Since the industrial revolution started progress has always been quantified in one way or another: size, speed, number, amount, value, income, profit, productivity and countless other metrics. If measurement is the basis for a definition, people perceive progress as growth. Growth in size, speed, number, amount, value, income, profit, productivity and so on.

We need to define progress in other ways because quantifying it is counterproductive, in other words, we think we are progressing but we are not. Progress, from a quantitative-growth viewpoint, adheres to the law of diminishing returns which suggests that as an economy continues to increase its human and physical capital, the marginal gains to economic growth will diminish over time.

Also, continual growth of resource use on a finite planet is impossible. Current growth is ruining the planet and ironically not improving the overall well-being of people either. In his book, A Short History of Progress, Ronald Wright discusses the collapse of various civilisations throughout history such as the Sumerians, Roman Empire, Easter Islanders and Mayans. He made the observation that civilisations can over-progress going from cleverness to recklessness and falling into what he calls ‘progress traps’. These traps happen when the civilisation is at its peak, and its most complex, bloated with the gas of bureaucracy and technocracy. There is no doubt that our civilisation is becoming increasingly bureaucratic and technocratic. We are not progressing any more, we are regressing.

Redefining progress using description

By redefining progress in qualitative terms there is no real limit. This distinction could be described by saying we don’t need bigger, we need better. Some people might argue that bigger is better. Whilst this might be the case sometimes, there are many other qualities that can make something better or worse. Some might argue that the increasing complexity and speed of systems is progress but only if you value complexity and speed. From a sustainabilist point of view, simplicity, smallness and slowness are valued because they are more effective, more elegant, more resilient and less wasteful. Complexity might be clever, but simplicity is wise.

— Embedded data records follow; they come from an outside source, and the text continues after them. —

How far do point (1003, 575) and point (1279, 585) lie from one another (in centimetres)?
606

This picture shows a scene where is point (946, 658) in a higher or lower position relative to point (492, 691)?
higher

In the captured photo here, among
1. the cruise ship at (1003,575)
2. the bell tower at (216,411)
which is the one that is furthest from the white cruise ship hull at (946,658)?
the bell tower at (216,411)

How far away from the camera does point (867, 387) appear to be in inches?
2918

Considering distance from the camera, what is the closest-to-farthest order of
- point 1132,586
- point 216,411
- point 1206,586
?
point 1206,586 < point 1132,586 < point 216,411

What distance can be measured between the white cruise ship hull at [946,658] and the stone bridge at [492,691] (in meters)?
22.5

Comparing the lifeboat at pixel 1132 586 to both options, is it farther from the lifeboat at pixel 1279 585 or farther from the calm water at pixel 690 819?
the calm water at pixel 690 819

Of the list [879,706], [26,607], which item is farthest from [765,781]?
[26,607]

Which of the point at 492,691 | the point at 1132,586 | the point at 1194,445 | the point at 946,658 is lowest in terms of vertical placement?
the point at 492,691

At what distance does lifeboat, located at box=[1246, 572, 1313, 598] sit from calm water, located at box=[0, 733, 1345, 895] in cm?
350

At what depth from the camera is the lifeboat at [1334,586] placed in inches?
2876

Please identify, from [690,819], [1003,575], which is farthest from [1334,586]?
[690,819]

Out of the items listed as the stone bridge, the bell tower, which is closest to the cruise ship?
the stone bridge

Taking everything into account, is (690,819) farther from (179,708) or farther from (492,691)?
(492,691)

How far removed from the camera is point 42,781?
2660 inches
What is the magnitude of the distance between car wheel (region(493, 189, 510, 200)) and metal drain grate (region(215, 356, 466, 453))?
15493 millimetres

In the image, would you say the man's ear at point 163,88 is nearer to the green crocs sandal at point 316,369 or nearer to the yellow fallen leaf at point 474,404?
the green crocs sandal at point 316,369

Of course, people value different qualities, in which case they are also likely to define qualitative progress differently. One quality Econation believes is of the highest value is well-being. Or more accurately, well-being is a meta-quality, a combination of qualities. It’s hard, if not impossible, to measure well-being because it is subjective. One person’s well-being might be another person’s living hell.

You measure quantities but describe qualities and we can certainly describe well-being – or the lack of it. Well-being is an experience, it is not a tangible, measurable thing. It is something that can be described. Once you start describing things you can start to look at ways of improving them i.e progressing them.

To ensure well-being, for people and planet, we need to describe progress, not measure it.